Link looked nervous, as if he knew she was about to shout at him again. Guilt lanced at her stomach. She lowered her eyes and stepped near him.
"What do you pray for?" she asked quietly.
"Um. Nothing?"
She snorted. "You pray for me."
He didn't say anything, which confirmed it.
"Show me," she said. She turned him back to face the Goddess, and slipped her way into his arms, her back to his chest. She placed her hands over his as they planted the sword to the ground.
He held himself stiff with discomfort, but then relaxed his arms under hers and lowered his head. "Close your eyes," he murmured.
Well, this was her idea. She closed her eyes and lowered her head.
"I pray for you to have some guidance," he said. "Because you desperately want to please her, and you want to do it right, but all you have to go on are rumors and what you're ordered to do by people who don't know what they're doing either. I pray for some sign that you're on the right path. Not because I want to know, because I know you'll get there. But for you. You need assurance or your self-doubt eats at you, and there's no way that self-doubt will save Hyrule.
"And I pray for you to be happy. Because you're beautiful when you're sad and you're beautiful when you're angry, but I would die to see you smile. To hear you laugh. The way you carry yourself when you're at ease, the excited way you talk when you catch onto something new. That light in you could light the whole world. It could burn away the Calamity."
"You're a charmer," she murmured.
"You're a peach."
She snorted. "You don't pray like I do."
"Yeah?"
"I wouldn't tell the Goddess all that."
"Why not?"
Why not? "Because she already knows?"
"But maybe she wants to hear you say it."
"She wants me to wax poetic about a girl?" she teased.
"Wax poetic about what you love."
"Love is a strong word."
"And you're asking for a powerful weapon."
Her eyebrows furrowed. In a small voice she asked, "What should I pray for?"
He thought for a moment. "Why do you want to save Hyrule?"
"Because it's my--"
Duty.
She startled. The answer had rolled off her tongue.
Anxiety she couldn't name clawed at her chest. She shifted uncomfortably. Maybe standing like this had been a bad idea.
"She'd like to hear you say it."
Her breath shook. "I want to save my people. My friends. Urbosa and Revali and Mipha and Daruk. They're so devoted and encouraging.

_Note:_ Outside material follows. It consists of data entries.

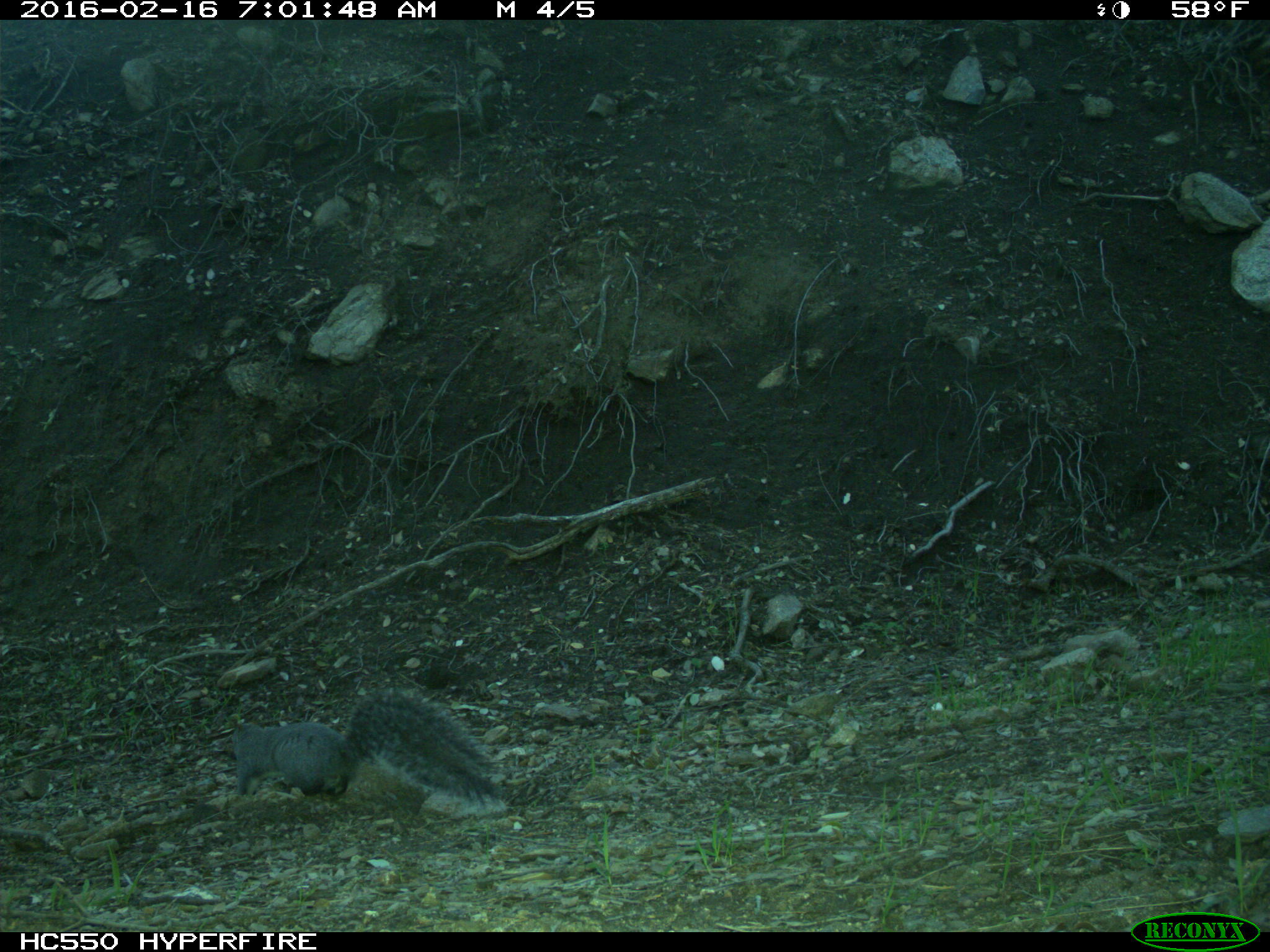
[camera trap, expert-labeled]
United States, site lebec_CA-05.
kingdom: Animalia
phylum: Chordata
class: Mammalia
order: Rodentia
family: Sciuridae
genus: Sciurus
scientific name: Sciurus carolinensis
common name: eastern gray squirrel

If they fell, then their people would suffer. All the brilliance of our people would falter, all compassion and the triumphs. The wonderful art and music and literature--"
"Even the bad literature."
"Especially the bad literature! And the bad music! All the ridiculous rumors, and the guards who devour those rumors, and all the fake girlfriends out there. We would lose all of that! And as shameful as it is, I would fight for those things."
"What else would you fighting for?"
"The Sheikah technology. You don't know the victory you feel when two pieces snap together. The thrill when a guardian lights blue under my hands. The way Robbie nods along when I ramble and then picks up my thoughts and runs with them, taking them somewhere new, and the I can pick them up again and run farther. The way Purah grabs my arm the moment I walk into the lab. The way she drags me to a diagram and asks my opinion. As if I'm wanted! As if I'm needed!"
The sword flared under her hands, a ringing note at the base of her skull, and her eyes flew open at the call for attention.
She was glowing. A warm pressure burned in her chest, and she grabbed hold of it to maintain it.
"What--"
"Things you care for," Link murmured.
She turned her head to look at him in surprise and confusion.
The corner of his mouth quirked. "You're not making the face."
"How long have I been glowing?"
"Since you declared your love for trashy novels."
"Love is a strong word."
He shook his head and laughed under his breath.
"But,” she said, “I need a strong weapon.”
His eyes darkened. “You’re making the face again.”
When she kissed him, it was bright and sharp as the sun.